## Tasks to carry out
1) Quote the worship reflection word for word, starting with "Pastor Sam Storms" and going on through "church can supply.".
2) Answer these questions from the worship reflection:
(a) Which Bible passage is quoted?
(b) Whose song did Sam Storms quote in his article?
(c) Which word in the line "We are here for you" does Storms ask about?
3) List every condition that, according to the worship reflection, God cannot be served as if he were in.
━━━━━ Selected excerpt ━━━━━
It is once again time to prepare for worship. One way we can prepare our hearts for worship is by reminding ourselves who God is. Acts 17:24-25 says: “The God who made the world and everything in it, being Lord of heaven and earth, does not live in temples made by man, nor is he served by human hands, as though he needed anything, since he himself gives to all mankind life and breath and everything.”
Pastor Sam Storms wrote an article and he quoted this Matt Redman song:
Let our praise be Your welcome
Let our songs be a sign
We are here for You,
we are here for You
Let Your breath come from heaven
Fill our hearts with Your life
We are here for You, we are here for You
Sam Storms says: “When we sing, “We are here for you,” in what sense do we use the word “for”?” He goes on:
“Simply put, God does not need you or me. He is altogether self-sufficient, dependent on no one. He is, in fact, the one who is responsible for the existence and preservation of all life, yours and mine. Therefore, he cannot be “served” as if he were needy or exhausted or weak or lacking something that only you and I and the people of your church can supply.
━━━━━ Data lines ━━━━━
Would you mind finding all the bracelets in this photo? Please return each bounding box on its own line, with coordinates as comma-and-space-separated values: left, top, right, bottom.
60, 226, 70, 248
━━━━━
## In response
1)
Pastor Sam Storms wrote an article and he quoted this Matt Redman song:
Let our praise be Your welcome
Let our songs be a sign
We are here for You,
we are here for You
Let Your breath come from heaven
Fill our hearts with Your life
We are here for You, we are here for You
Sam Storms says: “When we sing, “We are here for you,” in what sense do we use the word “for”?” He goes on:
“Simply put, God does not need you or me. He is altogether self-sufficient, dependent on no one. He is, in fact, the one who is responsible for the existence and preservation of all life, yours and mine. Therefore, he cannot be “served” as if he were needy or exhausted or weak or lacking something that only you and I and the people of your church can supply.

2)
(a) Acts 17:24-25
(b) Matt Redman's
(c) "for"

3)
- Needy
- Exhausted
- Weak
- Lacking something that only you and I and the people of your church can supply